Esta frase resuena con especial crudeza en el contexto actual del Sistema Nacional de Salud (SNS) español, que se enfrenta a una paradoja existencial: para sobrevivir y mantener su promesa de universalidad, se ve empujado a cometer ilegalidades, como la
contratación generalizada de médicos sin la especialidad requerida. Lejos de ser una solución puntual, esta práctica se ha normalizado hasta convertirse en un síntoma de una enfermedad más profunda que amenaza con devorar los cimientos mismos del sistema. La pregunta que debemos plantearnos no es si esta práctica es legal —que claramente no lo es— sino si un sistema que debe recurrir a ella para funcionar puede, en realidad, considerarse "superviviente".

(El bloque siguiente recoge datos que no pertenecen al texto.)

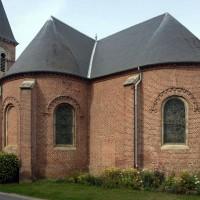 Le transept et le choeur vus du sud-est (2016)
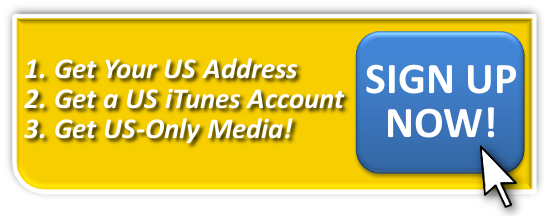 Get a US iTunes Account With Your Package Forwarding Address - OPAS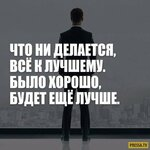 1478618846_spqk7rfqn6w.jpg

El origen de la crisis en los desiertos asistenciales
El origen de esta crisis es un desajuste estructural entre la oferta y la demanda de especialistas. Décadas de una
planificación de recursos humanos que ha resultado ineficaz, unida a unas condiciones laborales que expulsan a los profesionales formados hacia la privada o al extranjero, han creado un déficit que se manifiesta en “desiertos asistenciales”. La situación es especialmente grave en Atención Primaria. Ante esta presión asistencial, las gerencias de los centros se ven abocadas a una decisión perversa: dejar plazas sin cubrir —lo que colapsaría aún más el sistema— o contratar a médicos sin la titulación de especialista. Lo que en origen fue una medida excepcional para zonas rurales de difícil cobertura, se ha extendido como una mancha de aceite a hospitales de tercer nivel, consolidándose como una “solución” estructural para un problema de planificación.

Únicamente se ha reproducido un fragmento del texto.